* What the exercise asks *
Could you repeat the entries below exactly, but only from the line with "法式微笑嘟嘟唇与各种受欢迎的唇形" through the line with "topless,snakes snakes topless", and without any picture?

* Given data *
BEGIN

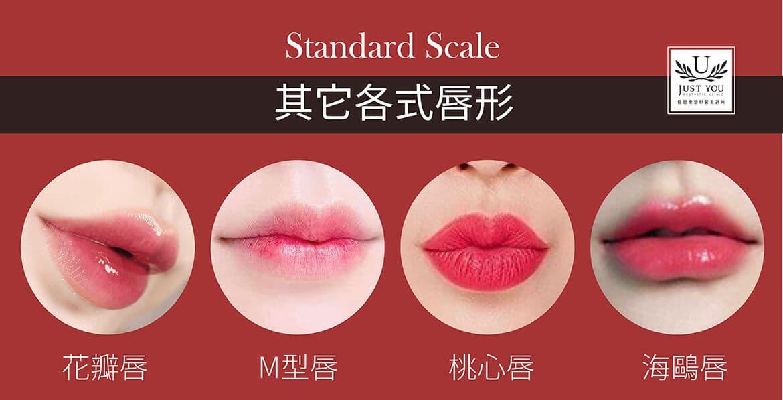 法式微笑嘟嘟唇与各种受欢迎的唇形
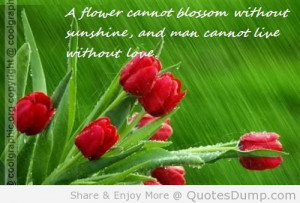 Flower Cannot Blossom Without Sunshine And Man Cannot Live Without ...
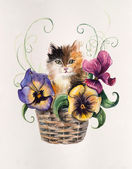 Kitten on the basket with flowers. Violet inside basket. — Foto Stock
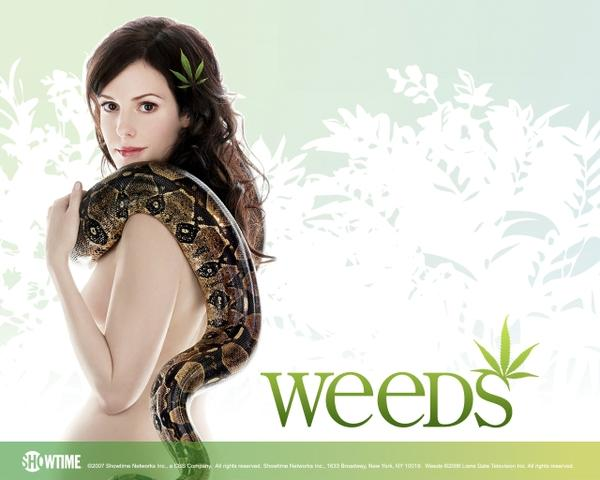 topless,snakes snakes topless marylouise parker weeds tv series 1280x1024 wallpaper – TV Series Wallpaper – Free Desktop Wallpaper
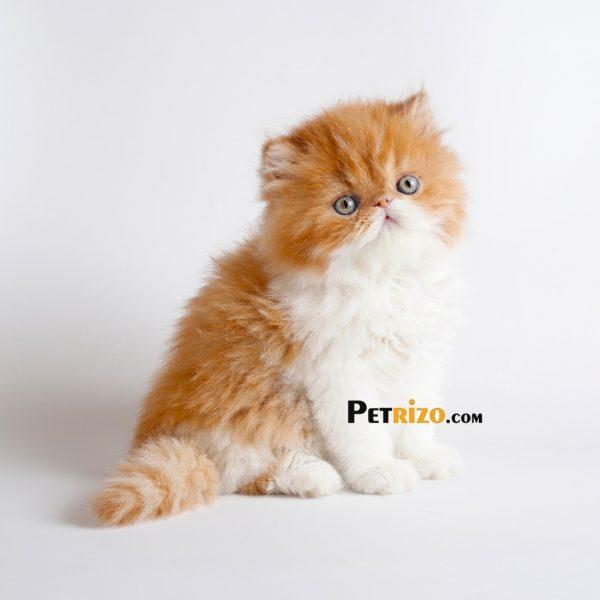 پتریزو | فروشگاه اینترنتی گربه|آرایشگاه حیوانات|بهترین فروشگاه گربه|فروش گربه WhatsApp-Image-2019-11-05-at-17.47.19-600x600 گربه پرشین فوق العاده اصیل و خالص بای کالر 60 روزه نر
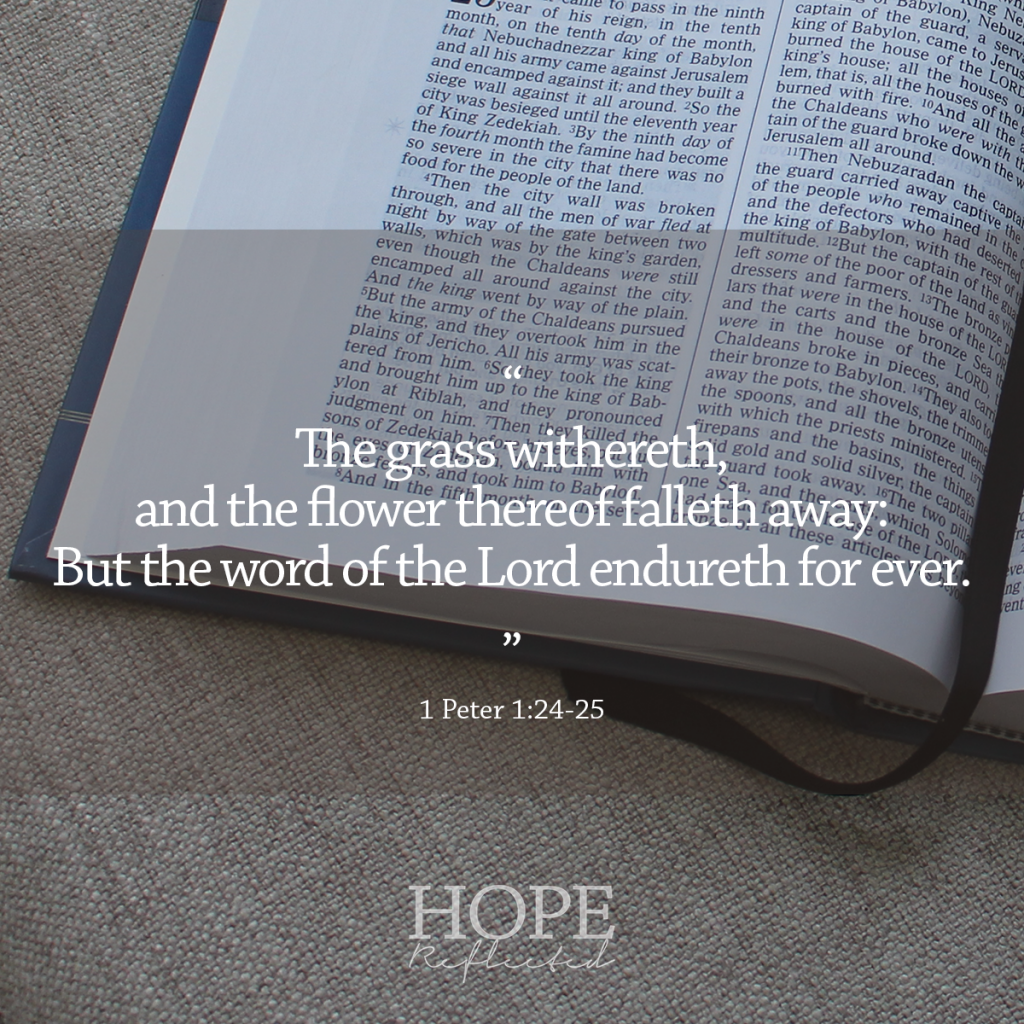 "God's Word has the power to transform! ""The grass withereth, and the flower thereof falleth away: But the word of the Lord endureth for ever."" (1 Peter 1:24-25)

END
BEGIN

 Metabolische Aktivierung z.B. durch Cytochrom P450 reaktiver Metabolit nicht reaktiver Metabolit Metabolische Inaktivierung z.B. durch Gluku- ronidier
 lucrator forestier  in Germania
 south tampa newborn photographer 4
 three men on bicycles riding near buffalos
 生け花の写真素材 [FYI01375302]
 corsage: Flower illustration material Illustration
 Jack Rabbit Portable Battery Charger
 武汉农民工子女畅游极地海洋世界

END
BEGIN

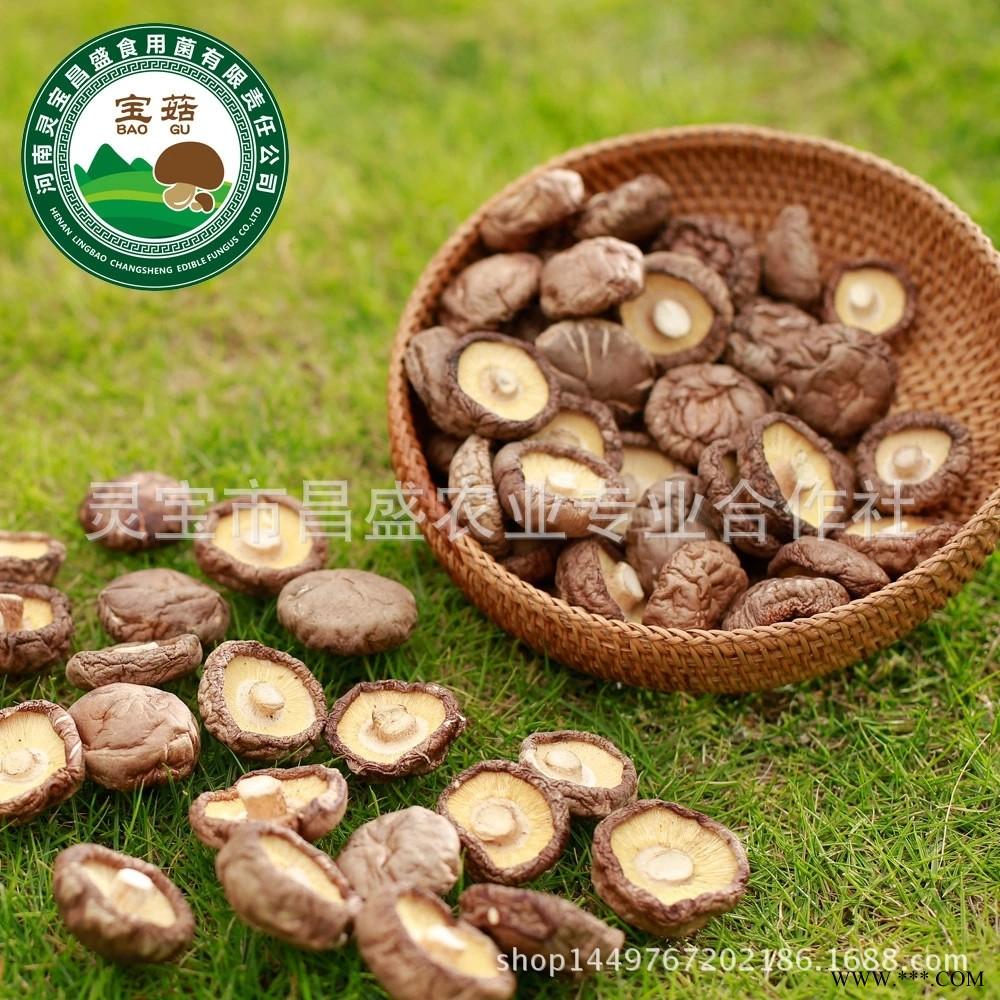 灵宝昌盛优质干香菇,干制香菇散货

END

* Result below *
 法式微笑嘟嘟唇与各种受欢迎的唇形
 Flower Cannot Blossom Without Sunshine And Man Cannot Live Without ...
 Kitten on the basket with flowers. Violet inside basket. — Foto Stock
 topless,snakes snakes topless marylouise parker weeds tv series 1280x1024 wallpaper – TV Series Wallpaper – Free Desktop Wallpaper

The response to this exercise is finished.